Study text »
|---|

SrA Benjamin D. White
Senior Airman Benjamin D. White, 24, of Erwin, Tenn.; assigned to the 48th Rescue Squadron, Davis-Monthan Air Force Base, Ariz.; died 9 June 2010, near FOB Jackson, Afghanistan, in a HH-60G Pave Hawk helicopter crash.
Benjamin spent his growing-up years in Johnson City, Tennessee running track and playing soccer. By his mid-teens, he was doing volunteer coaching for younger soccer players. Soon afterward, Ben began working summers at Doe River Gorge Christian Camp, a high adventure summer camp in Hampton, Tennessee.
After graduating from high school at Science Hill High School in Johnson City, Ben enrolled at East Tennessee State University for several semesters, but he continued to search for that perfect niche for his lifework. In July 2006 before leaving for Air Force basic training, Benjamin hugged his mother and said, “Mom, I don’t know what it is, but God has something big planned for me to do.”
From the time he first heard of Air Force Pararescue, Ben knew exactly what he wanted to do. Injuries, setbacks, discouragement—nothing was going to deter Benjamin White from his goal of becoming an Air Force PJ and serving his country according to the Pararescue motto “These Things We Do That Others May Live.” On June 19, 2009 Ben graduated the intensive, grueling Pararescue course and proudly received his coveted maroon beret.
Saving lives, both military and civilian, is what being a PARARESCUEMAN is all about. Because of the unique nature of this job, PARARESCUEMEN receive exceptional training and qualification in a variety of combat, search and rescue and medical support expertise. Additionally, PARARECUEMEN are among the most highly trained emergency trauma specialists in the U.S. military . Also known as PJs, this group of Air Force elite is the only one in the Department of Defense specifically trained and equipped to conduct conventional and unconventional rescue processes. To accomplish this mission, PJ’s deploy around the world via the air, land and sea into a wide range of environments to extract, treat, stabilize and evacuate injured personnel.
The last week of April 2010, White left Davis-Monthan AFB in Tucson, Arizona headed to Afghanistan for what would be his first—and last—deployment. White flew more than 90 sorties in the 45 days he was deployed in Afghanistan.
On 9 June 2010, while serving as a member of the 41st Expeditionary Rescue Squadron, White and his team left Camp Bastion, Afghanistan on a mission to rescue a severely wounded British Marine. Their HH-60G Pavehawk helicopter crashed after being hit by hostile fire. Four airmen onboard the aircraft, including White, were killed instantly. The copilot also died a few weeks later from injuries sustained in the crash.

|---|

Work task A »
From the text about Benjamin D. White, write out the passage starting at "SrA Benjamin D." and ending at "in Hampton, Tennessee.".
Work task B »
According to the text about Benjamin D. White, how many sorties did he fly while deployed in Afghanistan?
None of this data is needed.

Data drawn from a collection

|---|

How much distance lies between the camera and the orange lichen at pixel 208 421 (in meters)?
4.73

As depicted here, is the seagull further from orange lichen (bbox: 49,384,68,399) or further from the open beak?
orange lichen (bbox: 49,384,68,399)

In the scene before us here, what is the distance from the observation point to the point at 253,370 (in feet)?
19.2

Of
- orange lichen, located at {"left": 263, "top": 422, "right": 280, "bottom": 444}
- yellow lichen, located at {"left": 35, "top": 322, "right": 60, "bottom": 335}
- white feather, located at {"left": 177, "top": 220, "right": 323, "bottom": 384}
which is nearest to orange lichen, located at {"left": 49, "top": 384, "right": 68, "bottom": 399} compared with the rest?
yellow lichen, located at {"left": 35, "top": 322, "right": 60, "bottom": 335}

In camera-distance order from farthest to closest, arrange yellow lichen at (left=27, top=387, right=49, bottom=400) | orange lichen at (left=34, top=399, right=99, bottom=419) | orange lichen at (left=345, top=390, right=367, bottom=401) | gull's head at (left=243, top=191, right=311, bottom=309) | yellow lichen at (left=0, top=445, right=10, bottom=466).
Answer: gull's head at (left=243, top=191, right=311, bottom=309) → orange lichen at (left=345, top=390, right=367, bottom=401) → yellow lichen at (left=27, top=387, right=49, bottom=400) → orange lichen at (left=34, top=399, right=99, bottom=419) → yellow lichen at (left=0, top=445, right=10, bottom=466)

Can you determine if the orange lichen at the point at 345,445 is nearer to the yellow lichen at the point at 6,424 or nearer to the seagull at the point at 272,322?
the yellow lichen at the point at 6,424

|---|

Response box A »
SrA Benjamin D. White
Senior Airman Benjamin D. White, 24, of Erwin, Tenn.; assigned to the 48th Rescue Squadron, Davis-Monthan Air Force Base, Ariz.; died 9 June 2010, near FOB Jackson, Afghanistan, in a HH-60G Pave Hawk helicopter crash.
Benjamin spent his growing-up years in Johnson City, Tennessee running track and playing soccer. By his mid-teens, he was doing volunteer coaching for younger soccer players. Soon afterward, Ben began working summers at Doe River Gorge Christian Camp, a high adventure summer camp in Hampton, Tennessee.

Response box B »
More than 90 sorties in 45 days.